Nervous System by Rosalie Moffett was selected by poet Monica Youn as the winner of this year’s National Poetry Series, so, of course, it’s a poetry book. The words in its pages use imagery and sound from line breaks as it should be used in poetry, so that’s it, right? Take a read of these lines from the book’s opening poem, “What the Mind Makes:”
“ I close in
on the room where she’s been
long forgotten, long
hair loose around her face, her
mind’s sky eye-blue
a quiet brain full of song. My camera
floats the hospital hall
and my memory grows, rising dough, it self-
fabricates, zooms
out to include in the frame the necklace
of cars fleeing the storm,
child-me asleep in one glinting bead.
These images arrive, file
themselves in the folder with the others
marked mother.”
Well, okay. It’s definitely poetry. Even great poetry. But it may also be something else. After this first poem, the rest of the book is one long chapter that reads strongly, compellingly, like memoir, if memoirs were written as magical realism (as perhaps they should be).
The theme of the mother, of childhood, the two fused by the narrator’s memory, liberated by the imagery of the natural world made magical with beauty and order and color, that world’s order also inspired, guided by another mother of sorts: the spider as its recurring symbol, its presence a mystery the author does not leave unanswered. Italics in the verses below, hers.
“can block. To dream you’re bitten by a spider
reveals a conflict
with your mother—but think of the dream,
the idea of a spider
the brain waves like a flare, a little request
for venom, a little
like my mother: her blue arm, her self
which held my self, idea
of me, until it was real.”

ENTRIES PROVIDED:
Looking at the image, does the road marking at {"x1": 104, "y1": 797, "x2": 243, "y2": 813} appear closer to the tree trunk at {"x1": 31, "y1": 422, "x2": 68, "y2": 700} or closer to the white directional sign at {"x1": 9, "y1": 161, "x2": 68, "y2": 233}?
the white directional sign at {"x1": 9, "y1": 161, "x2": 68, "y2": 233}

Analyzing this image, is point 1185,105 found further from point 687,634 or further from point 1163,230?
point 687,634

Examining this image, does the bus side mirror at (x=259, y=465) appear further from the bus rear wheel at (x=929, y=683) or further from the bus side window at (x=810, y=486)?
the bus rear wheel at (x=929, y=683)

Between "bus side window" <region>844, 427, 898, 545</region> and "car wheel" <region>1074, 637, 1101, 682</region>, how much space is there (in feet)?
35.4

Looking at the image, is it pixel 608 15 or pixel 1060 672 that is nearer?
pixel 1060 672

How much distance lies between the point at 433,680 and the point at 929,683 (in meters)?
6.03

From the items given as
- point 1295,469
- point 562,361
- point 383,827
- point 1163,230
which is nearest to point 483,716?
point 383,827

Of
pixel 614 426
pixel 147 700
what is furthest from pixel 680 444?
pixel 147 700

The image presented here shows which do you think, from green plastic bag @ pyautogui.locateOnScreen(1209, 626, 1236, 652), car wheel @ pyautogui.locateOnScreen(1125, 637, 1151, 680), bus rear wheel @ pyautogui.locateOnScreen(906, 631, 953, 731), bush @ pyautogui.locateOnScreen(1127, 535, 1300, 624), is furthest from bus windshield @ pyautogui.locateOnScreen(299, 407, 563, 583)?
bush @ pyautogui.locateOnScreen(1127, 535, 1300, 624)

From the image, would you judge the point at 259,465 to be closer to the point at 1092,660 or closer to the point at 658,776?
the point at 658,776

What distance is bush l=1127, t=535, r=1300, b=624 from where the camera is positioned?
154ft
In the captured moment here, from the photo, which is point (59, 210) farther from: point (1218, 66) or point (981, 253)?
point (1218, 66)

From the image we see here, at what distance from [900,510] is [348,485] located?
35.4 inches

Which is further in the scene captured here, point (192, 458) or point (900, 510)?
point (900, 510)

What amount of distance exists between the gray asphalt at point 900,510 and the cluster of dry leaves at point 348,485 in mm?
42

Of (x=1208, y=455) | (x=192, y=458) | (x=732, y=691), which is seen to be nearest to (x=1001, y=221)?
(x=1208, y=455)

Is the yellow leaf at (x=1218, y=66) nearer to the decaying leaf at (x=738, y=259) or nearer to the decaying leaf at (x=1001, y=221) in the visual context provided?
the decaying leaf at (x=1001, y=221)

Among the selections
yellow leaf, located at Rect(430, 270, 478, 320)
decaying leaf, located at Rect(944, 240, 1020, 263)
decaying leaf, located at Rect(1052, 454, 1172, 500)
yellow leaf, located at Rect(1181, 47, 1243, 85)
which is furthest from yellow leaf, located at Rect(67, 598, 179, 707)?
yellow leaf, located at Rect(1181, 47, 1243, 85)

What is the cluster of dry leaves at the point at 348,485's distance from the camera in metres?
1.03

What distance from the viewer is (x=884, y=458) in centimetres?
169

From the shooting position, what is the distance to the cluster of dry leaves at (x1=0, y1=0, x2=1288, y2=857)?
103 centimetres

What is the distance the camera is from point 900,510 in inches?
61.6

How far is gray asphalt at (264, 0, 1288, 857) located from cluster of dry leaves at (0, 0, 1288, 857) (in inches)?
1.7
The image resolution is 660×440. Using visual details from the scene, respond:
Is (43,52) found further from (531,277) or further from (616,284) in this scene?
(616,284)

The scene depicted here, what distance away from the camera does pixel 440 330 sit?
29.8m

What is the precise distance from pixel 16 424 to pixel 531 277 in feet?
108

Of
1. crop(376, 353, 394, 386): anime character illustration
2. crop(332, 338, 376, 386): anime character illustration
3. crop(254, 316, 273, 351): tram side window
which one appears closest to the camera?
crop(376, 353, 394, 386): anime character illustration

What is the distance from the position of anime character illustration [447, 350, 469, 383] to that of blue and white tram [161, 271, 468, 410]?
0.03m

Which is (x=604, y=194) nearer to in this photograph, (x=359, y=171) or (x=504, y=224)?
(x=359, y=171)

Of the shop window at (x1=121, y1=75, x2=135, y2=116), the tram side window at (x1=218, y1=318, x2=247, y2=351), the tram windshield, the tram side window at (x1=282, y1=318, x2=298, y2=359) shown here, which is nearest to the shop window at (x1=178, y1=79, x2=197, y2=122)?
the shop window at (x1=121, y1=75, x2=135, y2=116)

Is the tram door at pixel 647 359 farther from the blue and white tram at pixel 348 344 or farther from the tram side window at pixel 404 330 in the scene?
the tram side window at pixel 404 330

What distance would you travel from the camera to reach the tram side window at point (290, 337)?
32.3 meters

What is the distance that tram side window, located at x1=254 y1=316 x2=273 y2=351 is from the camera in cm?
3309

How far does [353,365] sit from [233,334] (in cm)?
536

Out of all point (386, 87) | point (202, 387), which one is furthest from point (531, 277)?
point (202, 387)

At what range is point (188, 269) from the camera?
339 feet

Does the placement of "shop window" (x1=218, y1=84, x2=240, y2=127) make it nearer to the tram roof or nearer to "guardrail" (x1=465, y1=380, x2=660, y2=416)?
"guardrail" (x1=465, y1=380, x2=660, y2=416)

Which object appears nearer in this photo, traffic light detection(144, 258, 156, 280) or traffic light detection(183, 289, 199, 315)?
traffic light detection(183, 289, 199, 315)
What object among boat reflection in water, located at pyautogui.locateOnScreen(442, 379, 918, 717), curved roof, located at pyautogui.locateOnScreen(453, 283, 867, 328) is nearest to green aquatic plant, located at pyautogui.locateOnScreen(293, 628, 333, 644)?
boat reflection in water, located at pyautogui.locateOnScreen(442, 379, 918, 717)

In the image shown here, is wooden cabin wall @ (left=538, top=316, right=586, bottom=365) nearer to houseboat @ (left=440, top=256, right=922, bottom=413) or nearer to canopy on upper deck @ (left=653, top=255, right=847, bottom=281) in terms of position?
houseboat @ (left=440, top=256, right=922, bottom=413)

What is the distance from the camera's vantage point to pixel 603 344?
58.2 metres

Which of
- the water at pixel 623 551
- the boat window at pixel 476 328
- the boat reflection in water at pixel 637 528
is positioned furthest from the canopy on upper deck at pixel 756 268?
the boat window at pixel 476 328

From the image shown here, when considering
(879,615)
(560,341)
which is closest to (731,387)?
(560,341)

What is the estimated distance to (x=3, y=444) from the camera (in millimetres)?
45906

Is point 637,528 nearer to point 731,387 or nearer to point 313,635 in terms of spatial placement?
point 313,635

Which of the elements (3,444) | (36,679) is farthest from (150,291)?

TO DO:
**a)** From the review of Nervous System, list the qualities with which the natural world is made magical.
**b)** Answer these from the review of Nervous System, one line each:
(i) Who selected the book as the winner of this year's National Poetry Series?
(ii) What is the title of the book's opening poem?
(iii) What does the review name as the book's recurring symbol?
**c)** Continue the review of Nervous System, starting after the second quoted passage of verse.

ANSWER SECTION:
**a)** beauty, order, color

**b)**
(i) Monica Youn
(ii) "What the Mind Makes"
(iii) The spider

**c)**
So, perhaps it is a memoir. Or maybe a fictional story: a woman watches over her mother in the hospital and, as she watches, she remembers, running after each memory before their source disappears, and in this way, perhaps, it is not only story, memoir, poetry, but also rescue mission. But of whom? Of the mother? Of the self? Of their mental sanity?
“aloud in the room where I found the black widow,
trapped between the window
and the screen. Not sure how to kill her
or let her go,
I left her there. Nothing at all
to prey on, slim ambit
of movement, I marvel
she endures.”
A musical mystery. Yep. That’s what this is. A mystery with clues strewn, hidden in the beautiful excess of verse. Every line seasoned with longing, for who faced with the loss of a mother, doesn’t yearn even for those things that used to annoy?
And granted, these are heady themes, but Moffett handles them with a sure hand, managing the magic, directing its music. That her talent for stretching poetry beyond its limits results in her giving us many books in one is all just an added benefit, and one that given the poetic essence that is all there (music, form, imagery, emotional weight, and mastery of verse) is just one more thing making this a poetry book of the best kind.